You don’t have to tell me, the man said, It’s all right.
‘I’m scared.’
‘It’s all right.’
‘No it’s not.’
‘It’s just a dream.’
‘I’m really scared.’
‘I know.’
The boy turned away. The man held him. Listen to me, he said.
‘When your dreams are of some world that never was or of some world that never will be and you are happy again then you will have given up. Do you understand?’ says the father. ‘And you can’t give up. I won’t let you.’
The point of the story is not about persisting for a light at the end of the tunnel, no. The point is seeing the light right there. The father was doing what he knew he should be doing. He could only protect the boy. Sometimes life is just asking us for that.
In an example of radical faith through the most brutal facts, admiral James Stockdale faced the same challenge while being tortured over twenty times in over eight years as a prisoner of war in the ‘Hanoi Hilton’ during the Vietnam War. He didn’t know when it was going to be over, if at all. He was unsure if he would ever see his family again. But fortunately he was somehow prepared, because he had philosophy. He returned to Epictetus’ Enchiridion. ‘Demand not that events should happen as you wish,’ wrote Epictetus around 2,000 years ago, ‘but wish them to happen as they do happen, and you will go on well.’
Confronting reality, Stockdale was doing everything he could to create conditions that would help other prisoners survive unbroken. Building a clandestine system of encrypted messages to help them overcome the isolation that their captors tried to create, and even more, constant sessions of physical torture. Stockdale took the burden for the rest. Not only did he survive, but he became a stoic legend as the highest-ranking United States military officer.
‘Who didn’t make it out as strong as you?’ author Jim Collins asked him, and Stockdale, who was used to long silences, responded promptly ‘it’s easy, the optimists.’ Those who said, we’re going to be out by Christmas, and Christmas would come and it would go, and we’re going to be out by Easter, we’re going to be out by Thanksgiving, we’re going to be out by Christmas again, and it would come and go, and they died of a broken heart. Jim Collins framed this as the Stockdale Paradox. A lesson that Auschwitz survivor Viktor Frankl also noticed, when claiming that those who didn’t make it were the ones with naive optimism, living in the damage from wishful thinking.
In perilous times the world can ask us for more than we can give, but not more than what we are capable of giving. And sometimes we experience setbacks that belong to us, but many times we will also face ones from which there is no excuse, no one to blame. An accident, a loss, an illness, an event outside of our control.

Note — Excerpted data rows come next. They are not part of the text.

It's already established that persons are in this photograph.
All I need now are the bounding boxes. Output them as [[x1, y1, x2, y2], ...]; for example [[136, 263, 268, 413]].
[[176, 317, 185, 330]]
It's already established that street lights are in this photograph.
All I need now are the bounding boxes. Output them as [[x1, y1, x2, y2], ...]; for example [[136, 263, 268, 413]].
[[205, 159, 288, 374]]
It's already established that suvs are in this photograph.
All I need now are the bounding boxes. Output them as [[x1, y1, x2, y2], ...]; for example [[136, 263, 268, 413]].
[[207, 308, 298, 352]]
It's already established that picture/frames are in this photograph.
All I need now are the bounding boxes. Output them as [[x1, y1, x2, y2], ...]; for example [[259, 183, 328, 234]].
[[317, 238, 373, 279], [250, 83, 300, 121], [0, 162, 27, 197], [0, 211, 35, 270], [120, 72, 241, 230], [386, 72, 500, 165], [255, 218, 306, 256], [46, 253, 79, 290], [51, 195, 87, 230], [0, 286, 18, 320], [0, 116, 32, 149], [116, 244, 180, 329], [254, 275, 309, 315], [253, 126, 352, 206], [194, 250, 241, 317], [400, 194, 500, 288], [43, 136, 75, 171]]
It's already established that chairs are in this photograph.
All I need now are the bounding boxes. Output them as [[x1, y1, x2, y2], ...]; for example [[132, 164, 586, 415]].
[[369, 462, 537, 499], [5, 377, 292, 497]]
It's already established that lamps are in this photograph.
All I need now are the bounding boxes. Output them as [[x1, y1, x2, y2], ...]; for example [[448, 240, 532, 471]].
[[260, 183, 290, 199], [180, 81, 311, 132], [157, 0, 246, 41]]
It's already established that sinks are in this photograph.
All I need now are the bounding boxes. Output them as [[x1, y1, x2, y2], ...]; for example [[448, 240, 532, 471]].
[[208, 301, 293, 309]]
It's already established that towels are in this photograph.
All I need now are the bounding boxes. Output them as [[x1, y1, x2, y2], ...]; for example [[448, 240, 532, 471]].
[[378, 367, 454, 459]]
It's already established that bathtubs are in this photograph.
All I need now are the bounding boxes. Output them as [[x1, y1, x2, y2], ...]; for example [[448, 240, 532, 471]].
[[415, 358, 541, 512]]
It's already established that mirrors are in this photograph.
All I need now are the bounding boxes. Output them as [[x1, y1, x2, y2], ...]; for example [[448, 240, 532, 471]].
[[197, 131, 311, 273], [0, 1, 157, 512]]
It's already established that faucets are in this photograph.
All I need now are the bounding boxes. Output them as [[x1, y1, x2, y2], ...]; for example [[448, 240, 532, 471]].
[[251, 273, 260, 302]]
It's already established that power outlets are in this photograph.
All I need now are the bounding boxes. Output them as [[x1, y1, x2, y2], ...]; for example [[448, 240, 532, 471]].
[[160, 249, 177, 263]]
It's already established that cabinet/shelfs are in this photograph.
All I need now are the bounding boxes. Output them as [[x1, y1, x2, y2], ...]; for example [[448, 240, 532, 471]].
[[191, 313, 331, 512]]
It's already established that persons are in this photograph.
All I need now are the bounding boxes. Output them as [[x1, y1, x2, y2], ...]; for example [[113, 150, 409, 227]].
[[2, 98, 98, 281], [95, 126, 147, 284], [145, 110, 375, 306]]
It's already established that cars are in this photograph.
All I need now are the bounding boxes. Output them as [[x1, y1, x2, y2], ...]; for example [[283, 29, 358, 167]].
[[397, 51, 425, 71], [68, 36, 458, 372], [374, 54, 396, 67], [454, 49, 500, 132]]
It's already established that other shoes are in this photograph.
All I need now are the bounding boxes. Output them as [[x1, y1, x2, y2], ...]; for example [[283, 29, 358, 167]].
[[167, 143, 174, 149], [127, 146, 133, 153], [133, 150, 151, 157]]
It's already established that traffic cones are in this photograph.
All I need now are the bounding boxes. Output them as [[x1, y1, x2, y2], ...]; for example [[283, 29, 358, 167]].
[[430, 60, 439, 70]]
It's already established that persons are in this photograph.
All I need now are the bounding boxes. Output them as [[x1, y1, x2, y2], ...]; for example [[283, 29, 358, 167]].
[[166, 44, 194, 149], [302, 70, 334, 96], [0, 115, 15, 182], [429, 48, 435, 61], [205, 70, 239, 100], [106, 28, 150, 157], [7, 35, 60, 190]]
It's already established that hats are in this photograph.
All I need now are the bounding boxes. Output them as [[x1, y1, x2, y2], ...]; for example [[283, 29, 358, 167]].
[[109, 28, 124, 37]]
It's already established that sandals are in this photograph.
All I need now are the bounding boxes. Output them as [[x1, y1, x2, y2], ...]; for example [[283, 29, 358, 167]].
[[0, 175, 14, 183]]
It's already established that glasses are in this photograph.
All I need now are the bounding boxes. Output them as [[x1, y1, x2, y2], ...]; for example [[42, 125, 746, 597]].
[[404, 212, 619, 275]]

But life asks us to keep going.
It’s the difference between hope as a feeling and hope as a discipline. It’s a radical reminder that all emotions are transitory when we have a sense of duty. It’s doing the right thing in what gives fear doing. To finish the job. To show yourself. To protect the boy. To survive. Even when the results are not coming. Even when we don’t know what’s on the other side. Even when no one’s watching. Especially when no one is watching.